I found an amazing cover designer! I didn’t think it’d be possible to have a floating glass city on the cover, so I tried to come up with other ideas. I really struggle with that… and then I saw an image showing a staircase leading out of the waves and towards a castle in the air… and my fab cover designer, Miranda from Pavelle Art, designed the characters and painted the cover.

If you could only take three books with you through an interstellar portal, what would they be?

  • The Left Hand of Darkness by Ursula K. LeGuin
  • Irene of Trapezunt by Johannes Tralow
  • Late Summer, Early Spring by Patricia Correll

Who would you choose to read your audiobook?

I’ve just listened to Ruairi Carter read and I can imagine him doing ALL my books, whether fantasy or not. He has an amazing voice and the ability to do convincing accents.

What do you enjoy doing when you’re not writing?

I’m a bit of a food and history blogger, so I divide my non-writing time between exploring historical sites in England, and experimenting in the kitchen. And because I’m a fidget, I tend to knit while I write or edit my stories.


Quick quiz:

Favourite thing to cook:  soup

Silliest saying: Over the hill is further than on foot.

Best holiday spot: Iceland

Most played song: Rusty Nail

With writing, are you a plotter or (seat-of-your) pantser?
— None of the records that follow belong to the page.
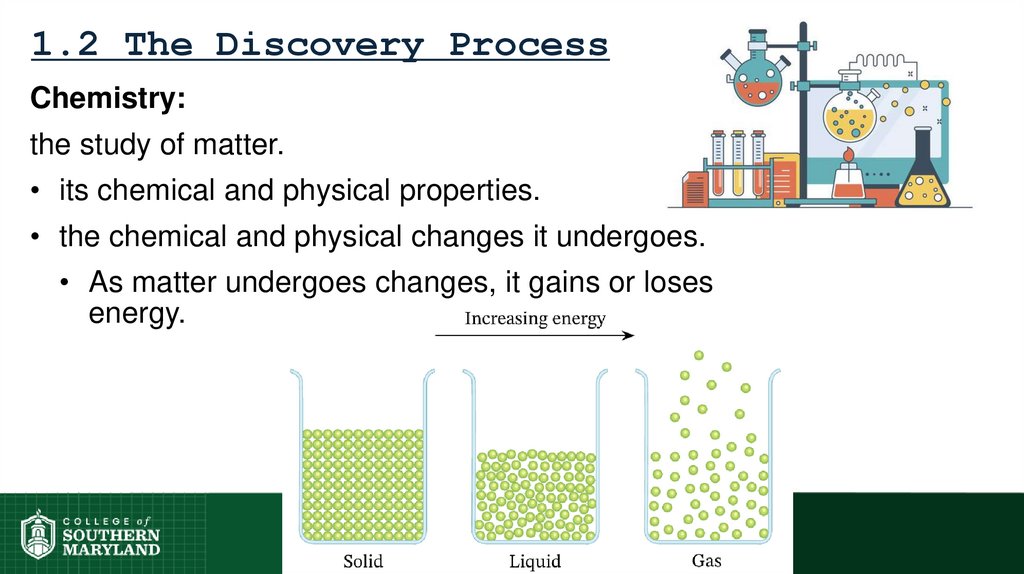 1.2 The Discovery Process

Chemistry:

the study of matter.

• its chemical and physical properties.

• the chemical and physical changes it undergoes.

• As matter undergoes changes, it gains or loses energy.

Increasing energy

Solid

Liquid

Gas

COLLEGE of SOUTHERN MARYLAND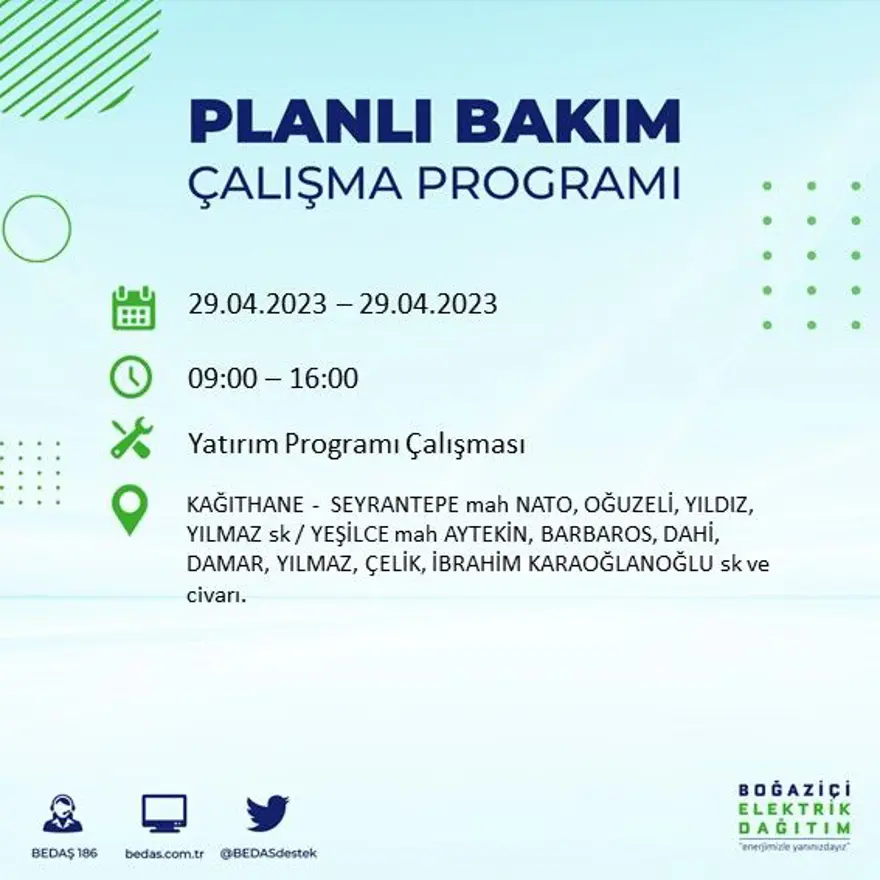 PLANLI BAKIM
ÇALIŞMA PROGRAMI

29.04.2023 – 29.04.2023

09:00 – 16:00

Yatırım Programı Çalışması

KAĞITHANE - SEYRANTEPE mah NATO, OĞUZELİ, YILDIZ, YILMAZ sk / YEŞİLCE mah AYTEKİN, BARBAROS, DAHİ, DAMAR, YILMAZ, ÇELİK, İBRAHİM KARAOĞLANOĞLU sk ve civarı.

BEDAŞ 186
bedas.com.tr
@BEDASdestek

BOĞAZİÇİ
ELEKTRİK
DAĞITIM
"enerjimizle yanınızdayız"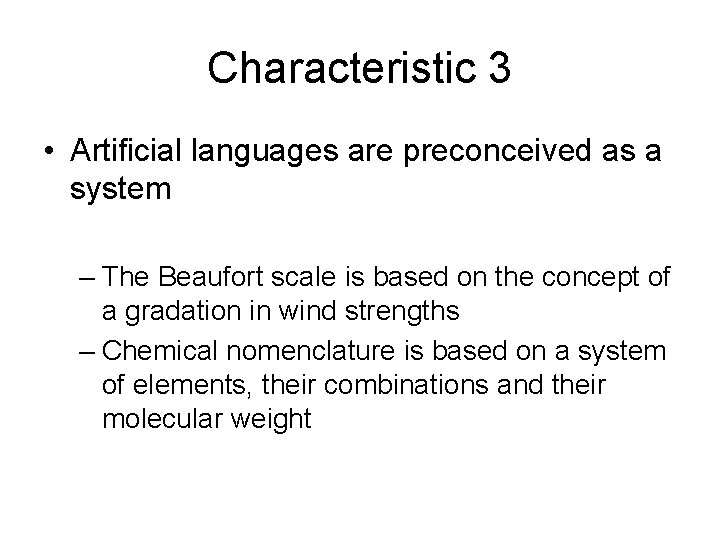 Characteristic 3

• Artificial languages are preconceived as a system

– The Beaufort scale is based on the concept of a gradation in wind strengths
– Chemical nomenclature is based on a system of elements, their combinations and their molecular weight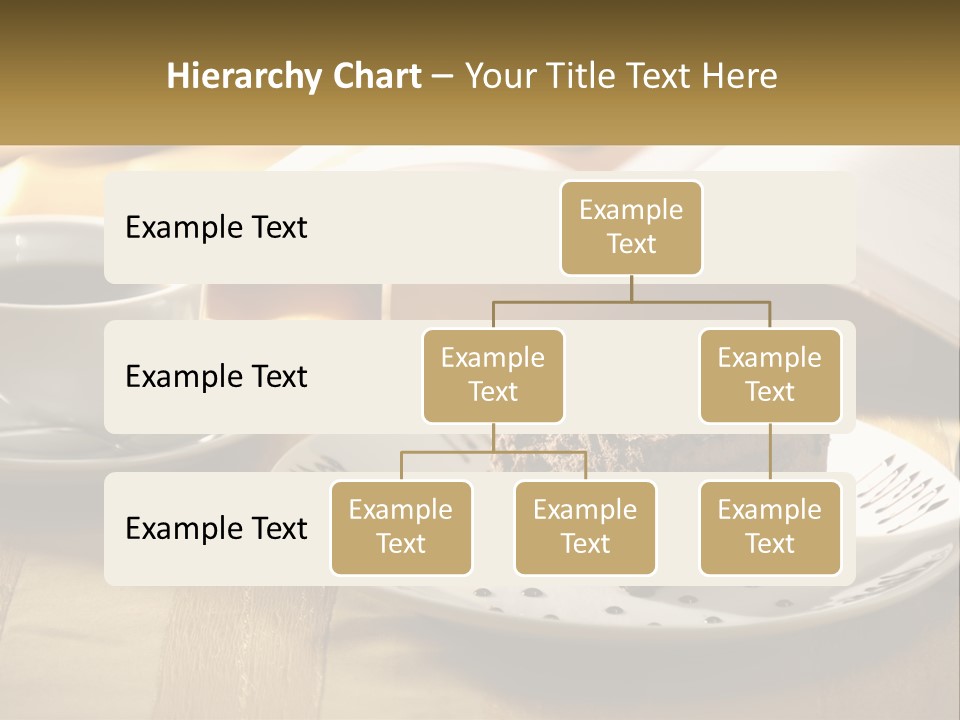 Hierarchy Chart – Your Title Text Here

Example Text

Example Text

Example Text

Example Text

Example Text

Example Text

Example Text

Example Text

Example Text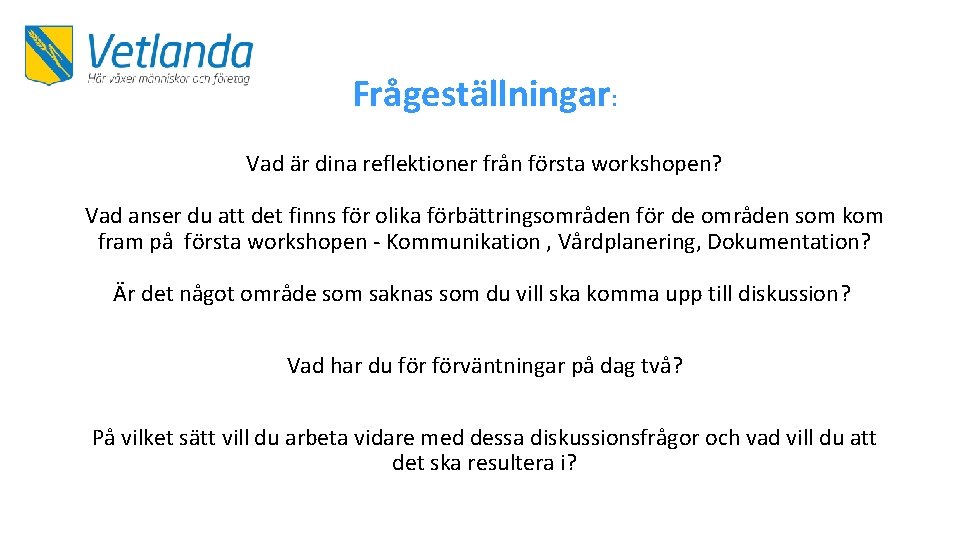 Vetlanda
Här växer människor och företag

Frågeställningar:

Vad är dina reflektioner från första workshopen?

Vad anser du att det finns för olika förbättringsområden för de områden som kom fram på första workshopen - Kommunikation , Vårdplanering, Dokumentation?

Är det något område som saknas som du vill ska komma upp till diskussion?

Vad har du för förväntningar på dag två?

På vilket sätt vill du arbeta vidare med dessa diskussionsfrågor och vad vill du att det ska resultera i?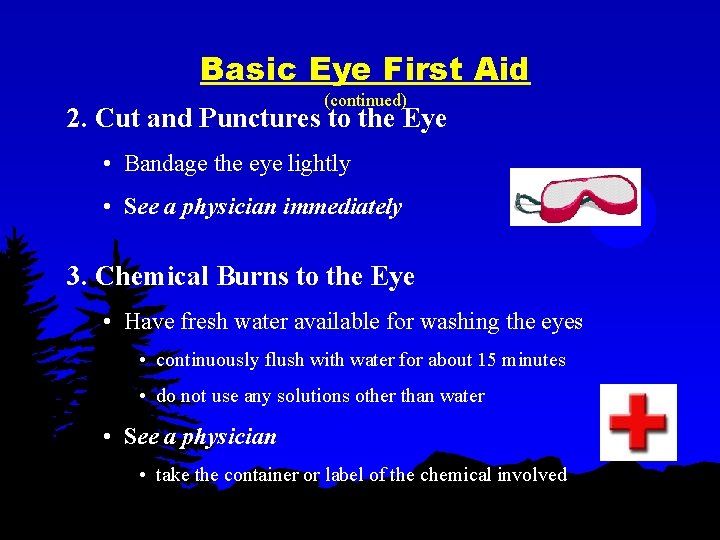 Basic Eye First Aid
(continued)

2. Cut and Punctures to the Eye

• Bandage the eye lightly

• See a physician immediately

3. Chemical Burns to the Eye

• Have fresh water available for washing the eyes

• continuously flush with water for about 15 minutes

• do not use any solutions other than water

• See a physician

• take the container or label of the chemical involved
A bit of both

Do you prefer to read SciFi or fantasy: Right now, it’s fantasy.

Best superpower: the ability to stop time

Number one thing to do on your bucket list: manage to see the northern lights

Jackie Keswick Author Bio and Social Media Links


Jackie Keswick was born behind the Iron Curtain with itchy feet, a bent for rocks, and a recurring dream of stepping off a bus in the middle of nowhere to go home. She's worked in a hospital and as the only girl with 52 men on an oil rig, spent a winter in Moscow and a summer in Iceland and finally settled in the country of her dreams with her dream team: a husband, a cat, a tandem, and a laptop.

Jackie loves unexpected reunions and second chances, and men who write their own rules. She writes across genres, blogs about English history and food, has a thing for green eyes, and is a great believer in making up soundtracks for everything, including her characters and the cat.

And she still hasn't found the place where the bus stops.